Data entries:

****************************************

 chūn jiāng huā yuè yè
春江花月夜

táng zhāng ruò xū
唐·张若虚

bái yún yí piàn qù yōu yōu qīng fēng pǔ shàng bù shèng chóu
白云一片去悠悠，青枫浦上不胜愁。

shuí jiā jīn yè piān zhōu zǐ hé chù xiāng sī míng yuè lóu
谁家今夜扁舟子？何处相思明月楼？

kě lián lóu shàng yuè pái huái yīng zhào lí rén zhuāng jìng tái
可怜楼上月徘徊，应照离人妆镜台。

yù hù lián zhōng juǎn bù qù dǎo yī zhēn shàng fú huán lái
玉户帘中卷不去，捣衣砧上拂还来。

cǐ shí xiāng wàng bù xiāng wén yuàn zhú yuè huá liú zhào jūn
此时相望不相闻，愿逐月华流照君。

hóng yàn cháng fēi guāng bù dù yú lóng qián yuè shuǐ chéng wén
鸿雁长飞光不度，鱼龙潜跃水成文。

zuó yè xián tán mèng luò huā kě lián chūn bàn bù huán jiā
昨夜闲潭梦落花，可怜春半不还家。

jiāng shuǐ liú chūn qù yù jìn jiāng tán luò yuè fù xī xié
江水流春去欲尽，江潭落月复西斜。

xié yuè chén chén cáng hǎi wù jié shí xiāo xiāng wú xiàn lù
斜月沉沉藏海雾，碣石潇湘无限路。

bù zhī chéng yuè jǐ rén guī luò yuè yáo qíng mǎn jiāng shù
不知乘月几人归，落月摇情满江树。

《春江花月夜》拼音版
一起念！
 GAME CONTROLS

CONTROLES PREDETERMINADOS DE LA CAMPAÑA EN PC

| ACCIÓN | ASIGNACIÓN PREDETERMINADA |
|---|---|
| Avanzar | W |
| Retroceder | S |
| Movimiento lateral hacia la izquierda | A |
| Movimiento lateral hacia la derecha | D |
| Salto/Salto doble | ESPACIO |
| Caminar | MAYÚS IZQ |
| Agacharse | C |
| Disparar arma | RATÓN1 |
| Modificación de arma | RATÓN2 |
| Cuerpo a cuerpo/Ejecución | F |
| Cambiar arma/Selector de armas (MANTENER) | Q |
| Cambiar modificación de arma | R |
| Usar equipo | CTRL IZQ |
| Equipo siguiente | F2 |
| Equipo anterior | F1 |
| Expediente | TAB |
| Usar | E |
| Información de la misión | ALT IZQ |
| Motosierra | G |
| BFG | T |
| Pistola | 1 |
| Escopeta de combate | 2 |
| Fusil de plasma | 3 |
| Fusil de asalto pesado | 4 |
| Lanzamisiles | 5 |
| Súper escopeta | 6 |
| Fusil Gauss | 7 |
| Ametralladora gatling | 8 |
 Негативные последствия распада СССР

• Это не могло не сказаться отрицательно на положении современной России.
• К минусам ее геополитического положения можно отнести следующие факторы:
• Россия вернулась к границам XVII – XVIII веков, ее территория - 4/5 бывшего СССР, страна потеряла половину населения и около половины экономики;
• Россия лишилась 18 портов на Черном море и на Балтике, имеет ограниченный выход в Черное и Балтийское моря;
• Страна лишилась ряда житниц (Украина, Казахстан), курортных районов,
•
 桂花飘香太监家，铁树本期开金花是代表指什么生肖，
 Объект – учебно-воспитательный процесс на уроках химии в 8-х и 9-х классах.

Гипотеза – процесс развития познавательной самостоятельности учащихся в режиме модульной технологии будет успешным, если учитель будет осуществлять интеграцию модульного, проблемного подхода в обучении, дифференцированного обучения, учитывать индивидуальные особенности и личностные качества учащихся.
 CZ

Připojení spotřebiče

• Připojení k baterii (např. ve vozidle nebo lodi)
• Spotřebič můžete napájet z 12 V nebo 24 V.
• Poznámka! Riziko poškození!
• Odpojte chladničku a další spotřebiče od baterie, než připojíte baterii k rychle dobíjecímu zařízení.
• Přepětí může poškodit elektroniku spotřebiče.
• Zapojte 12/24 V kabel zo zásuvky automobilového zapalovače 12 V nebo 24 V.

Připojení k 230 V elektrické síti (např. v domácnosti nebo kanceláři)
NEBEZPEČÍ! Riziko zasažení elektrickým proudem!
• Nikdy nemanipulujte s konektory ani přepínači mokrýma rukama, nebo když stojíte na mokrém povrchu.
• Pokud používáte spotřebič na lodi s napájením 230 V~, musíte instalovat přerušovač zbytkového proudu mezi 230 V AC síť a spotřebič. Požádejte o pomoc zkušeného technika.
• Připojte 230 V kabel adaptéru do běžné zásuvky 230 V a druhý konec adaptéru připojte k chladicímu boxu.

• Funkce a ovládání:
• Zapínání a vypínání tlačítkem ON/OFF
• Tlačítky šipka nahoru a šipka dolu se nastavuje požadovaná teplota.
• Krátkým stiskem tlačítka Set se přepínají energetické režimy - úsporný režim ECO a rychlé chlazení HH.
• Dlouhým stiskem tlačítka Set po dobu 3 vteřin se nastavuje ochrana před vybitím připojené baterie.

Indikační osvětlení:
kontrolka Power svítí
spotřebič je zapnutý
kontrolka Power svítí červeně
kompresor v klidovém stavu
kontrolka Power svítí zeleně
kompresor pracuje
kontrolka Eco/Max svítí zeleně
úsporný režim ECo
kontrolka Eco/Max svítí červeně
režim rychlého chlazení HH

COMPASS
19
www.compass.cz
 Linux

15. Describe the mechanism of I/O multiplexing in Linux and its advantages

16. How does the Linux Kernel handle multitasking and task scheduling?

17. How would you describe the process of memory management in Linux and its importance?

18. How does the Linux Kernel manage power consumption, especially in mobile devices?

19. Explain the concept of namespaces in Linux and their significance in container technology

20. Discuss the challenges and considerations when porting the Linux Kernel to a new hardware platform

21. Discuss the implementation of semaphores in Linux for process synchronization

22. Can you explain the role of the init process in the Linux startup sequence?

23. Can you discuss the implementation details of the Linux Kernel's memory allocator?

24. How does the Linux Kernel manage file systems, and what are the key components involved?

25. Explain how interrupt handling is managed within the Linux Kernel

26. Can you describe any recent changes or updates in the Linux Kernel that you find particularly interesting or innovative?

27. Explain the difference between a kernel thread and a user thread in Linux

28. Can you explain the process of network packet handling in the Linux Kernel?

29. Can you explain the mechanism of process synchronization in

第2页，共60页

****************************************

* **WHAT THE TASK ASKS**:
All lines above from the one holding "z 12 V nebo 24 V." to the one holding "zapalovače 12 V nebo 24 V.", inclusive, are to be copied exactly; no other line is wanted.

* **RESULT FOR THIS EXERCISE**:
• Spotřebič můžete napájet z 12 V nebo 24 V.
• Poznámka! Riziko poškození!
• Odpojte chladničku a další spotřebiče od baterie, než připojíte baterii k rychle dobíjecímu zařízení.
• Přepětí může poškodit elektroniku spotřebiče.
• Zapojte 12/24 V kabel zo zásuvky automobilového zapalovače 12 V nebo 24 V.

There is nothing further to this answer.